Reprenez le commentaire sur la connaissance du bien et du mal et la force des affects, en le prolongeant après sa dernière phrase.

== Extrait ==

Pour un commentaire général de ces 18 premières propositions, voir aussi l’extrait d’Alexandre Matheron ici.

8 : formes spontanées de la connaissance du bien et du mal

9-13 : comparaison des affects en fonction de leur force respective

14-18 : impuissance, le plus souvent, de la raison (sous la forme de la vraie connaissance du bien et du mal), en tant qu’elle s’appuie sur des affects de plus faible intensité.

***

Prop. 8 : La connaissance du bien et du mal n’est rien d’autre que l’affect de joie ou de tristesse, en tant que nous en sommes conscients.

demonstratio par 4, def 1  |  4, def 2  |  3, prop 7  |  3, prop 11, sc   |  2, prop 22  |  2, prop 21  |  2, prop 21, sc

La connaissance spontanée du bien ou du mal, d’un bien ou d’un mal (au sens défini plus haut, IV, déf. 1 et 2) n’est rien d’autre que la conscience d’un affect de joie ou de tristesse : ces évaluations spontanées de la conscience ne cessent d’accompagner notre vie affective, dont elles ne font d’abord que répercuter les variations d’intensité.

Tantôt cela nous fait du « bien », tantôt du « mal » (idée du corps) : la conscience que nous avons de nos propres affects (idée de l’idée) nous amène à connaître ou reconnaître ceci ou cela comme (un) « bien » ou (un) « mal ».

Les problèmes posés par la connaissance du bien et du mal seront développés dans les prop. 14 à 17, puis 63 et 64 du De Servitute.

Mais il est déjà clair ici que cette « connaissance du bien et du mal ne saurait être assimilée à une connaissance de ce qu’il y a à faire ou à ne pas faire, qu’elle n’anticipe pas sur des actions mais suit d’affections, qu’elle ne nous donne aucun empire sur notre destinée. » (Fraisse, 215).

« Ainsi le fait de former une certaine connaissance du bien et du mal n’implique aucune distance par rapport au jeu normal de la vie affective, mais fait au contraire naturellement partie de son déroulement dont cette connaissance est indissociable. » (Macherey, 85).

Prop. 9 : Un affect dont nous imaginons que la cause nous est en ce moment présente, est plus fort que si nous imaginons qu’elle n’est pas présente.

demonstratio par 2, prop 17, sc   |  2, prop 16, cor 2  |  2, prop 17

Une chose imaginée comme présente (perçue) nous affecte davantage qu’une chose imaginée comme non-présente (passée ou future).

===
== Documents sources ==

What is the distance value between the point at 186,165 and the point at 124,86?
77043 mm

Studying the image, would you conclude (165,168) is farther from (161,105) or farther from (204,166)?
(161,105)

===

» Réponse à l'exercice:
Correspond à de nombreux faits d’expérience : force des affects immédiats ; le plaisir de dépenser tout de suite est généralement plus fort que le plaisir d’économiser ; ou encore, il est souvent difficile voire impossible de supporter un mal présent pour éviter un mal à venir.

Précision : en toute rigueur, imaginer consiste toujours à se représenter une chose comme si elle était présente (Ethique II, 17, sc).

Mais imaginer une chose comme présente, c’est plus précisément l’imaginer associées à des choses qui posent son existence au lieu de l’exclure. Réciproquement, se représenter une chose comme absente, c’est se représenter sa présence comme étant niée ou exclue par celle d’une autre chose (Ethique II, 17, et démo).

Il y a spontanément une préférence et un attachement plus grands à l’égard des choses représentées comme actuellement présentes, qu’à l’égard des choses considérées comme inactuelles (passées ou futures) : « focalisation de nos intérêts affectifs sur le temps présent, qui s’opère au détriment de tout le reste, [et qui] rend difficile la réalisation d’un projet rationnel d’amélioration de notre condition, et nous enfonce encore plus profondément dans notre servitude. » (Macherey, 91).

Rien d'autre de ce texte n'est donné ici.